##### Data in this exercise

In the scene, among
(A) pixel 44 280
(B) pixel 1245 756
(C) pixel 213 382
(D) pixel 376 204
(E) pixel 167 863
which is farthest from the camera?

##########

What the task requires >>
Copy out every line of the items above word for word.

Response >>
In the scene, among
(A) pixel 44 280
(B) pixel 1245 756
(C) pixel 213 382
(D) pixel 376 204
(E) pixel 167 863
which is farthest from the camera?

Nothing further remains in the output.